CSIRO job losses don’t pass 'pub test’, union says
The CSIRO Staff Association, which is part of the Community and Public Sector Union (CPSU), welcomed the government’s funding announcement but urged CSIRO management to “ensure further job cuts are abandoned” following what it said has been 818 job losses under the Albanese government.
The association’s secretary, Susan Tonks, said the suggestion that a $233 million boost would not prevent even a single job cut “just fails to pass the pub test”.
“This funding injection does not address the long-term funding problems facing the CSIRO,” Tonks said.
“CSIRO’s permanent funding arrangements have not kept pace with the cost of doing science.

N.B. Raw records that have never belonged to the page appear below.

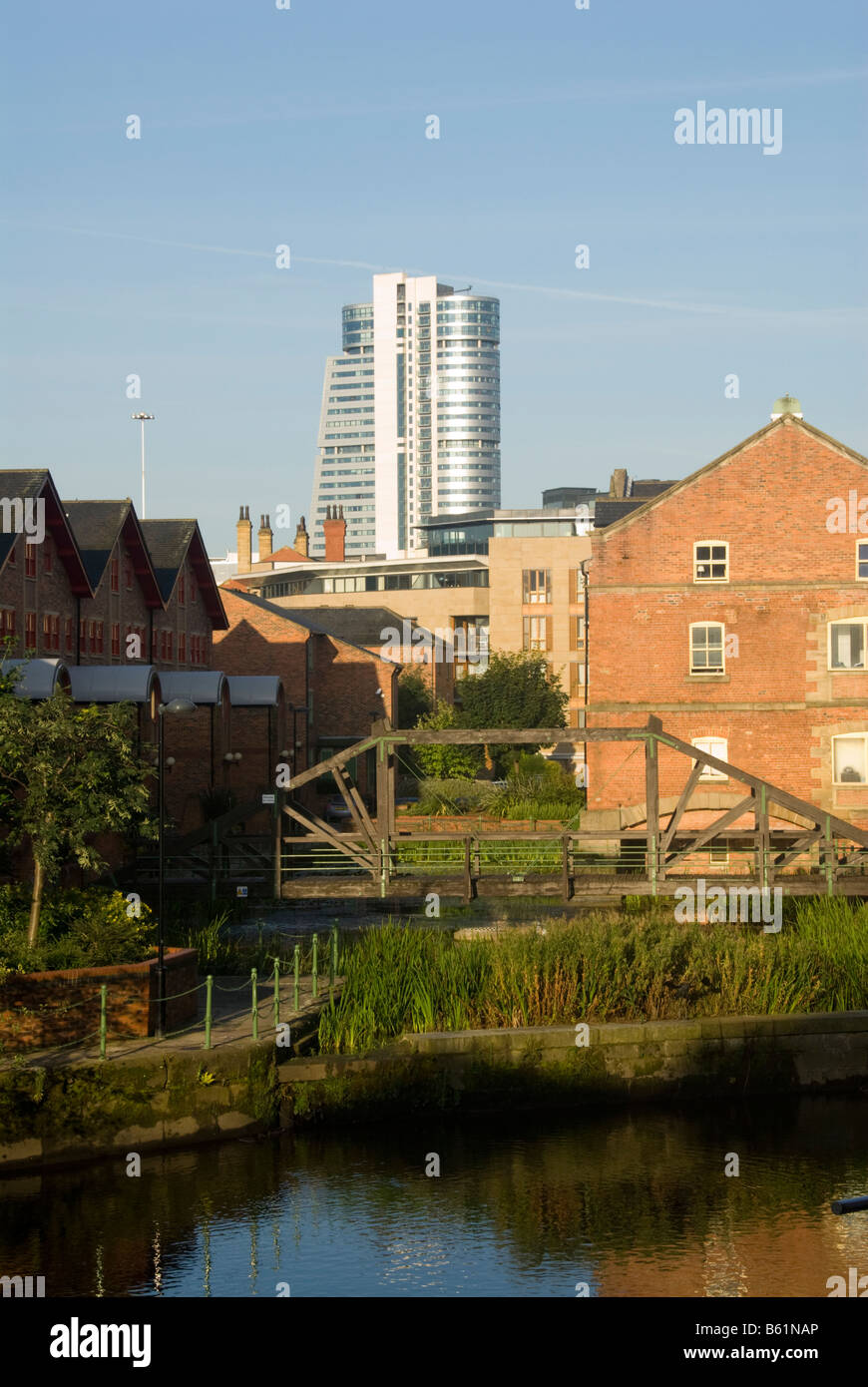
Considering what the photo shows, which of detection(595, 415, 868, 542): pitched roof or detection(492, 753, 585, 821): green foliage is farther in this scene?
detection(492, 753, 585, 821): green foliage

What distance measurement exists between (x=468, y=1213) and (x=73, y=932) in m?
5.98

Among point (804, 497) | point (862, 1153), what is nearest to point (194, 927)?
point (862, 1153)

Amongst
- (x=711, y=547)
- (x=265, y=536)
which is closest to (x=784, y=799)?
(x=711, y=547)

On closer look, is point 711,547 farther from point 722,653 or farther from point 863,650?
point 863,650

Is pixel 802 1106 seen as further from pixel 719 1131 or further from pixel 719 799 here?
pixel 719 799

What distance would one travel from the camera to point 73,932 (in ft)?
59.6

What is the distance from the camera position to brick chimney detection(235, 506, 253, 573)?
114 meters

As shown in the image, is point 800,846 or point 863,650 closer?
point 800,846

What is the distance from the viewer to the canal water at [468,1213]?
44.5 ft

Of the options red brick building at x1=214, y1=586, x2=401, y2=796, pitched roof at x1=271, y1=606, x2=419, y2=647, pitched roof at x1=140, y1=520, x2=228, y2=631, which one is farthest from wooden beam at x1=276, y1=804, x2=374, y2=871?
pitched roof at x1=271, y1=606, x2=419, y2=647

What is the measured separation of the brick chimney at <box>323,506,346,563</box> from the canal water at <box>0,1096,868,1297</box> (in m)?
94.7

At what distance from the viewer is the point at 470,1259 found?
1401 cm

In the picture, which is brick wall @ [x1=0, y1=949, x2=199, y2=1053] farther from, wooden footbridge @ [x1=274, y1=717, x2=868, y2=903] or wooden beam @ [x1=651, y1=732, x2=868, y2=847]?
wooden beam @ [x1=651, y1=732, x2=868, y2=847]
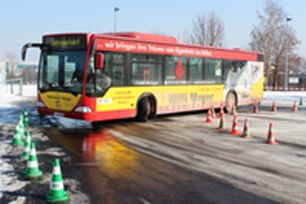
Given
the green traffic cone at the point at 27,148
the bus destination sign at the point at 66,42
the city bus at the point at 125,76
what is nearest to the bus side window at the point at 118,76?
the city bus at the point at 125,76

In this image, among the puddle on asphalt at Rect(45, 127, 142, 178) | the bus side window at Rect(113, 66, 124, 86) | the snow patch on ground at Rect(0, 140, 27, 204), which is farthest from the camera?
the bus side window at Rect(113, 66, 124, 86)

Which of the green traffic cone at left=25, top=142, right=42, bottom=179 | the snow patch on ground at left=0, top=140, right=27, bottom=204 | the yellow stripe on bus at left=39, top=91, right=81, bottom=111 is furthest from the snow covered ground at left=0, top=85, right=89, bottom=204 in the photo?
the yellow stripe on bus at left=39, top=91, right=81, bottom=111

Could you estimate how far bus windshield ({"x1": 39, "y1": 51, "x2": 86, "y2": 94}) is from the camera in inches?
523

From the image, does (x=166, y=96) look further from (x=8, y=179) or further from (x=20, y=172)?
(x=8, y=179)

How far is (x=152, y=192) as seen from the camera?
667 centimetres

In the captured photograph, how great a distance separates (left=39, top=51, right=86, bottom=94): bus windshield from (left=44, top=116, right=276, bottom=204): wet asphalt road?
2.49 m

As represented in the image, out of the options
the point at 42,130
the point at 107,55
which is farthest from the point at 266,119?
the point at 42,130

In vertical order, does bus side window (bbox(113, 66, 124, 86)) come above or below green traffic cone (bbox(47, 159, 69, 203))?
above

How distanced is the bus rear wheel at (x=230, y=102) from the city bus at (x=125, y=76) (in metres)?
0.34

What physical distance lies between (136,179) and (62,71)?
286 inches

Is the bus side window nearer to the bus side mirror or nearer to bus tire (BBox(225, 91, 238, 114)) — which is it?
the bus side mirror

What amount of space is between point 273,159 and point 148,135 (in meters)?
4.39

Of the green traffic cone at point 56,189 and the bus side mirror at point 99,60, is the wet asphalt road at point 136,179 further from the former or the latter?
the bus side mirror at point 99,60

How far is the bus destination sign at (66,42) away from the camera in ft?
43.7
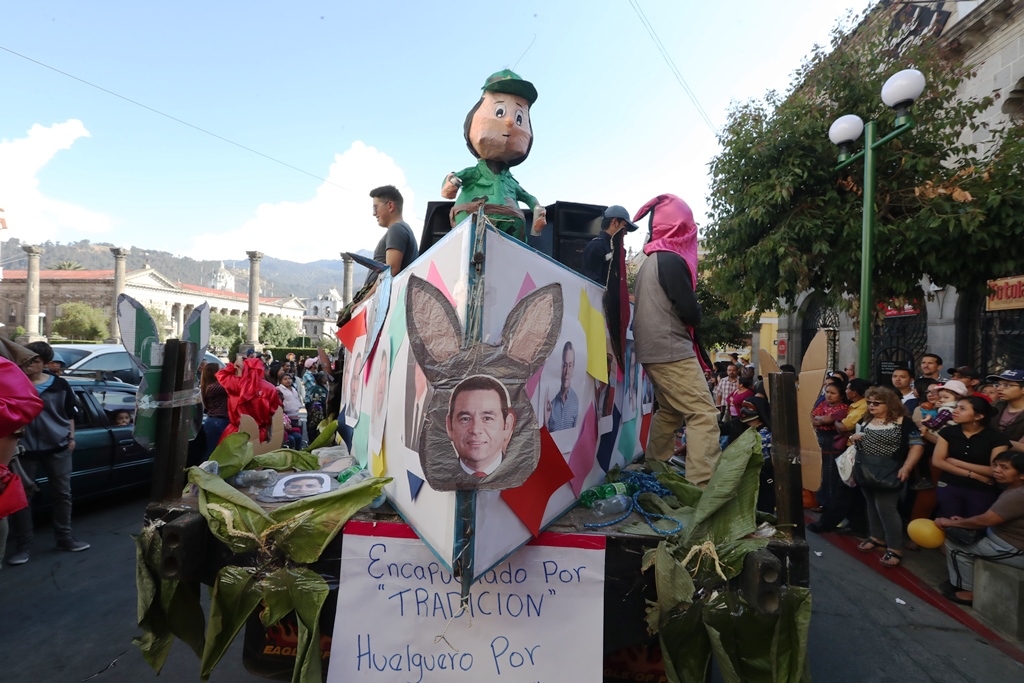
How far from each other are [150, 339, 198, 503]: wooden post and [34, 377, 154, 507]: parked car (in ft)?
13.3

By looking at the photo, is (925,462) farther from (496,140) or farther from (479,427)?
(479,427)

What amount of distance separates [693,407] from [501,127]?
1.76 metres

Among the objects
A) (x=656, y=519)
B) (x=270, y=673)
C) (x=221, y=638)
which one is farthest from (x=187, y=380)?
(x=656, y=519)

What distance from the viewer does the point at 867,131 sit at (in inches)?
258

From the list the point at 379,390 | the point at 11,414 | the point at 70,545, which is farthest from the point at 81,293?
the point at 379,390

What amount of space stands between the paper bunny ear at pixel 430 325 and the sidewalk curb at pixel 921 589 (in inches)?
162

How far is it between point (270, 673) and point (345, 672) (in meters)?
0.47

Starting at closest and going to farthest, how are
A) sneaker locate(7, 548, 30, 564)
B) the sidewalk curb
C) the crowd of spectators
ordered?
A: the sidewalk curb, the crowd of spectators, sneaker locate(7, 548, 30, 564)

“And as a percentage of GDP, their funding has gone backwards.”

Treasurer Jim Chalmers says the federal government has been increasing CSIRO's resources. Image: ABC News / YouTube
Information Age exclusively reported in November that the heads of CSIRO's digital and manufacturing research arms — which have both seen job losses — decided to leave the agency simultaneously.
That was after the agency confirmed in August that “hundreds more” jobs were to be cut as CSIRO rearranged its research teams to do “fewer things, better”.
CSIRO Chief Executive Dr Doug Hilton said the agency needed to “continue to align our science to Australia’s most pressing challenges and focus our resources to tackle them at scale”.
“These strategic changes are difficult but essential to ensure we can continue to deliver the science Australia needs in the years and decades ahead,” he said.
Industry awaits R&D review
Peak body Science and Technology Australia (STA) said while it welcomed CSIRO’s increased funding, the nation’s investment in research and development (R&D) was “not keeping up with rising costs”.
CEO Ryan Winn said there was “a clear case for putting R&D at the heart of economic reform” given CSIRO’s economic benefits and discoveries, which have included technologies such as high-speed Wi-Fi and polymer banknotes.
“If you don't invest in R&D, you don't innovate, and you don't create new products and services,” Winn said.
“You lose your best ideas to overseas and productivity will collapse.
“More than a decade of decline in national investment has flattened the batteries of the economy.”
The federal government is expected to release a major independent review of the nation’s R&D sector in 2026, which it commissioned Tesla chair Robyn Denholm to lead more than 12 months ago.
Australia’s “siloed” R&D system and “a business community that is largely indifferent” meant the nation’s economy was “unprepared to achieve sustained growth”, her expert panel said in a discussion paper released in February.
“R&D is essential to lifting Australia's economic complexity, advancing our industrial base, boosting productivity, creating jobs, and addressing intergenerational inequity,” said STA's Winn.
“This is a once-in-a-generation opportunity to act with courage and invest in the economy-boosting power of research and development."